Le maire de Trois-Rivières, Jean Lamarche.

Colisée: «On n’a pas l’intention de négocier avec un fusil sur la tempe»

Trois-Rivières — «On n’a pas l’intention de négocier avec un fusil sur la tempe.» C’est en ces termes que le maire de Trois-Rivières, Jean Lamarche, a commenté lundi le dossier de l’occupation du nouveau colisée de Trois-Rivières. S’il était convenu que le conseil municipal devait, en séance publique mardi soir, trancher la question entre les différents projets actuellement sur la table, il devient de moins en moins certain que cette décision soit prise à ce moment.

Le maire ne s’en cache pas: il aimerait que le dossier se règle mardi soir. Par contre, devant la tournure des événements des derniers jours, il attendra de voir ce que le conseil municipal souhaite faire. «Ce que je veux, c’est qu’on puisse prendre une décision, mais si on est encore dans les détails, on va prendre le temps. Je vais respecter ce que le conseil va décider, je vais quand même donner mon opinion là-dessus mais je veux leur laisser un espace de décision», indique Jean Lamarche.

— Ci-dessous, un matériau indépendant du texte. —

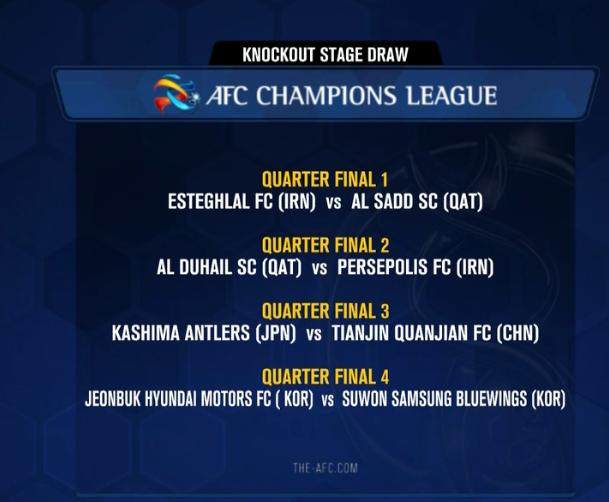 KNOCKOUT STAGE DRAW

AFC CHAMPIONS LEAGUE

QUARTER FINAL 1
ESTEGHLAL FC (IRN) vs AL SADD SC (QAT)

QUARTER FINAL 2
AL DUHAIL SC (QAT) vs PERSEPOLIS FC (IRN)

QUARTER FINAL 3
KASHIMA ANTLERS (JPN) vs TIANJIN QUANJIAN FC (CHN)

QUARTER FINAL 4
JEONBUK HYUNDAI MOTORS FC ( KOR) vs SUWON SAMSUNG BLUEWINGS (KOR)

THE-AFC.COM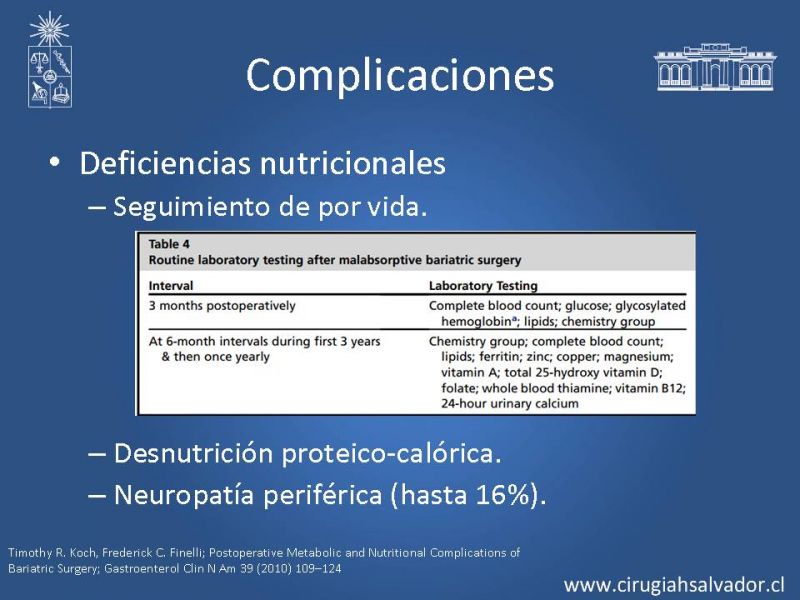 Complicaciones

• Deficiencias nutricionales
– Seguimiento de por vida.

Table 4
Routine laboratory testing after malabsorptive bariatric surgery

| Interval | Laboratory Testing |
|---|---|
| 3 months postoperatively | Complete blood count; glucose; glycosylated hemoglobin$^a$; lipids; chemistry group |
| At 6-month intervals during first 3 years & then once yearly | Chemistry group; complete blood count; lipids; ferritin; zinc; copper; magnesium; vitamin A; total 25-hydroxy vitamin D; folate; whole blood thiamine; vitamin B12; 24-hour urinary calcium |

– Desnutrición proteico-calórica.
– Neuropatía periférica (hasta 16%).

Timothy R. Koch, Frederick C. Finelli; Postoperative Metabolic and Nutritional Complications of Bariatric Surgery; Gastroenterol Clin N Am 39 (2010) 109–124

www.cirugiahsalvador.cl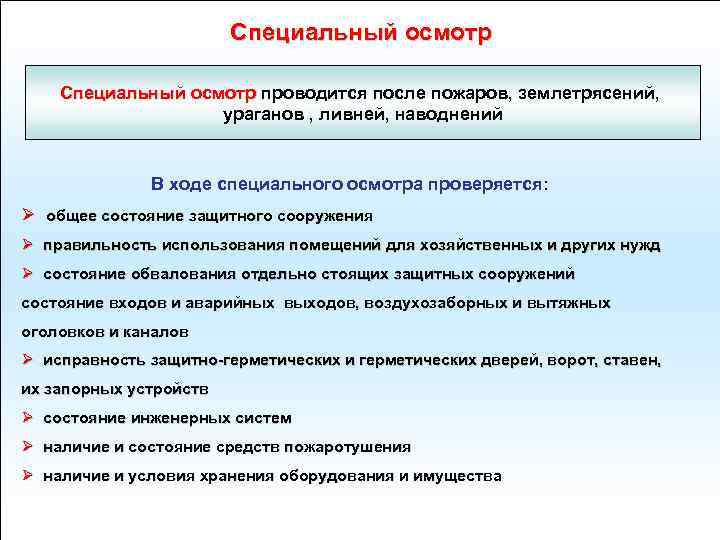 Специальный осмотр

Специальный осмотр проводится после пожаров, землетрясений, ураганов , ливней, наводнений

В ходе специального осмотра проверяется:

➢ общее состояние защитного сооружения

➢ правильность использования помещений для хозяйственных и других нужд

➢ состояние обвалования отдельно стоящих защитных сооружений состояние входов и аварийных выходов, воздухозаборных и вытяжных оголовков и каналов

➢ исправность защитно-герметических и герметических дверей, ворот, ставен, их запорных устройств

➢ состояние инженерных систем

➢ наличие и состояние средств пожаротушения

➢ наличие и условия хранения оборудования и имущества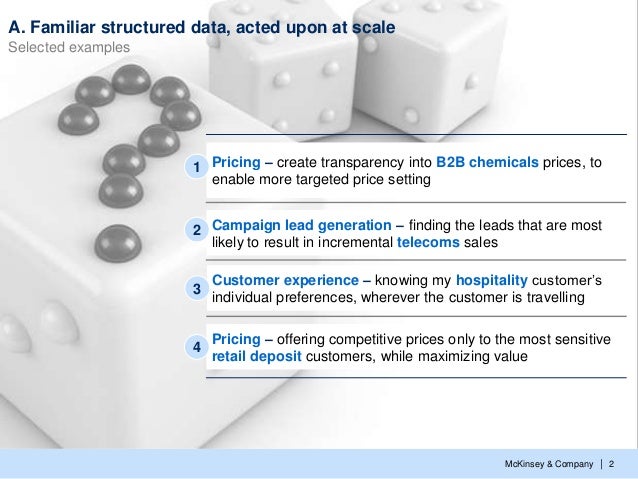 A. Familiar structured data, acted upon at scale
Selected examples

1 Pricing – create transparency into B2B chemicals prices, to enable more targeted price setting

2 Campaign lead generation – finding the leads that are most likely to result in incremental telecoms sales

3 Customer experience – knowing my hospitality customer's individual preferences, wherever the customer is travelling

4 Pricing – offering competitive prices only to the most sensitive retail deposit customers, while maximizing value

McKinsey & Company | 2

Le maire n’a d’ailleurs pas reparlé au promoteur de la East Coast League, Dean MacDonald, depuis vendredi matin, moment où ce dernier a contacté directement l’ensemble du conseil municipal afin de pouvoir se faire entendre. «Jeudi, je lui ai demandé de m’envoyer quelque chose de formel par écrit, et ce qu’il nous a envoyé est un avis d’intérêt plutôt qu’une proposition», indique Jean Lamarche, admettant que cette façon de faire du promoteur a contribué à installer cette tension ressentie dans le dossier du colisée depuis quelques jours.

Jean Lamarche reconnaît que le plan d’affaires proposé par l’homme ne convenait pas aux yeux du modèle qu’aurait souhaité la Ville, et qu’il y avait très peu de marge de manoeuvre à la négociation selon ses dires. MacDonald avait évoqué dès le départ souhaiter détenir la gestion de l’aréna, ce qui ne convenait pas aux yeux de la Ville. Par la suite, il aurait manifesté son intérêt à pouvoir gérer de l’événementiel à l’intérieur, réservant une cinquantaine de dates par année. «C’est aussi un modèle qui m’intéresse moins, parce que ce sont 50 dates que nous ne pouvons pas avoir. Et nous détenons déjà l’expertise à Trois-Rivières pour faire de l’événementiel. Par ailleurs, le jour où la personne décide de quitter, on fait quoi avec ces cinquante dates? C’est le principe du client unique», remarquer M. Lamarche.

Sans avoir fermé la porte à la ECHL, il avoue être doublement prudent depuis qu’il a compris aussi que le dossier de Trois-Rivières aurait servi de contexte de négociations dans les Maritimes.

On se souviendra que celui qui est propriétaire des Growlers de Saint-Jean, Terre-Neuve, était venu en visite à Trois-Rivières en août dernier, moment où il a visité le colisée et s’est même fait prendre en photo à l’intérieur. Une photo qui a été diffusée dans un contexte de négociation avec la Ville, indique M. Lamarche, alors que l’homme d’affaires souhaitait obtenir davantage de contributions financières de la Ville de Saint-Jean.

«Je ne dis pas qu’il est malhonnête, loin de là. C’est un homme d’affaires. Mais pour moi, ça fait juste me mettre dans une situation où je me dois d’être prudent. C’est un appel à la prudence», ajoute Jean Lamarche.

À la vue de ce qui sera discuté en séance de travail préparatoire au conseil municipal, mardi après-midi, Jean Lamarche ne ferme aucune porte. «Il est possible que je le recontacte, que je lui demande de nouveau une offre concrète, où on aurait des éléments de discussions. Je vais voir ce que les conseillers ont à me dire. Mais pour le moment, nous n’avons toujours eu que des discussions ou alors des avis d’intention», ajoute-t-il.